Picture of SEP cluster (2005)
Celebrating the arrival on new SEP's cluster (2005)
At the Stanford Exploration Project (SEP) we validate our algorithms on small subsets of the actual surveys. However, many of our imaging methods require testing on at least 10-50 square kilometers of data to be meaningful; that is, we must be capable of handling data sets of few hundreds of GigaBytes. Today, our main computational platforms are several Linux clusters, with an aggregate total number of CPUs of about 250. Because, of the size of the data sets, and the inherent requirements of data locality of our algorithms, our computer need at least 2-8 Gigabytes of local memory to be readily accessible by each CPU. We also benefit from large local disk on the nodes; our clusters have now up to 250 GigaBytes of disk on each node. Details on SEP supercomputing activities can be found at the Supercomputing at SEP page. To be able to build and maintain this computational facility, in 2003 we launched the Linux Cluster Initiative , a three-years addition to our regular affiliate program. The image on the left shows one of our clusters that was installed at the beginning of 2005 and the people that run it.

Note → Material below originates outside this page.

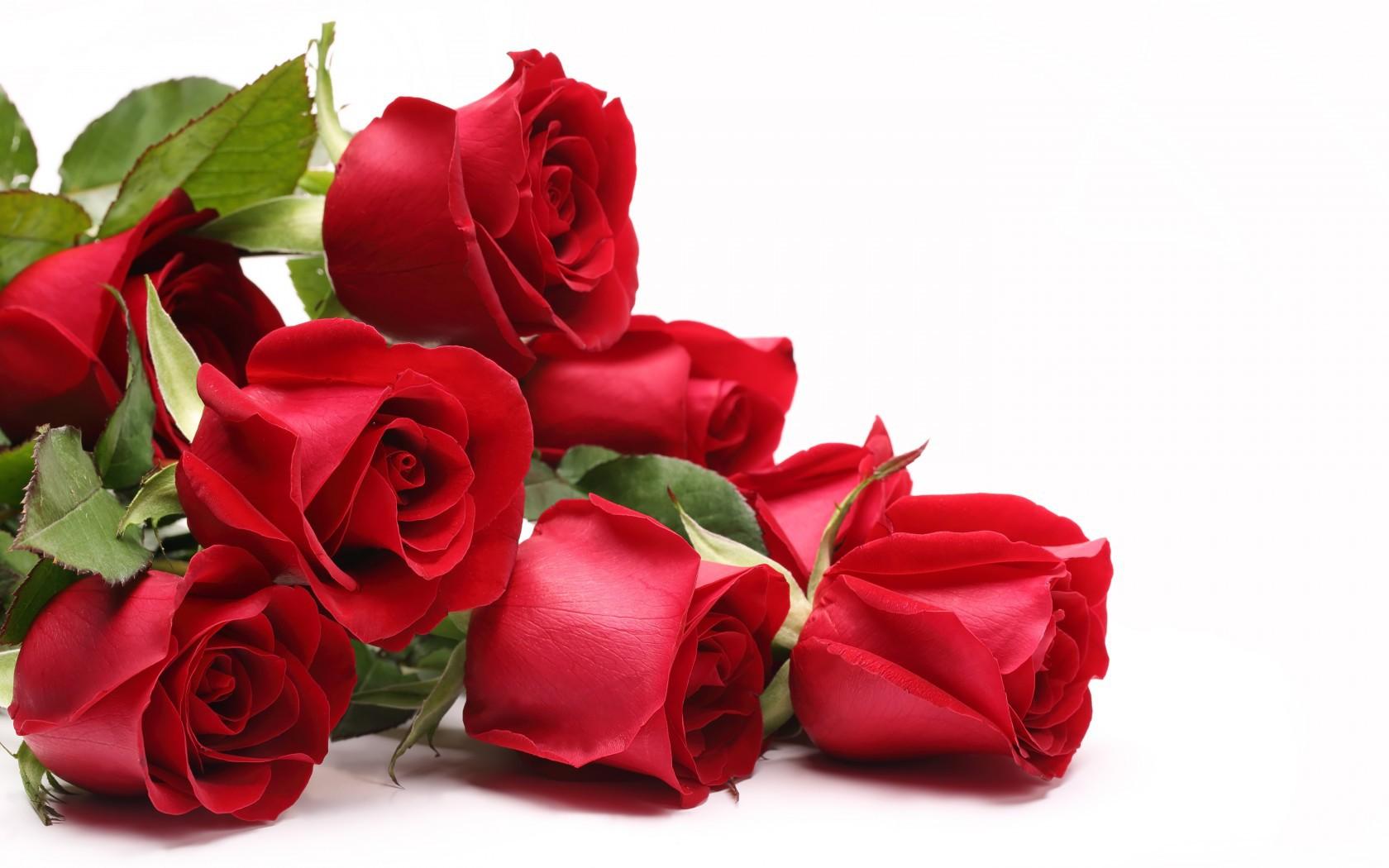 Открытки розы для мужчин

One of SEP's main goals is to develop the next generation of imaging algorithms. These algorithms may be too computationally intensive to be applied on industrial scale today, but they will become cost-effective as the computer industry drives computational costs down. An important class of advanced algorithms that we are actively investigating requires the iterative inversion of wave-equation operators. The performance of each iteration of these inversion processes on a a small data set (~10 square kilometers) requires several days to run on SEP's largest cluster (80 CPUs), and satisfactory results are achieved only after many iterations. To investigate the limitations of present methods and to devise new ones we must run such large tasks many times. We are thus always on the lookout for the latest high-performance computing innovations because the future of SEP depends on them.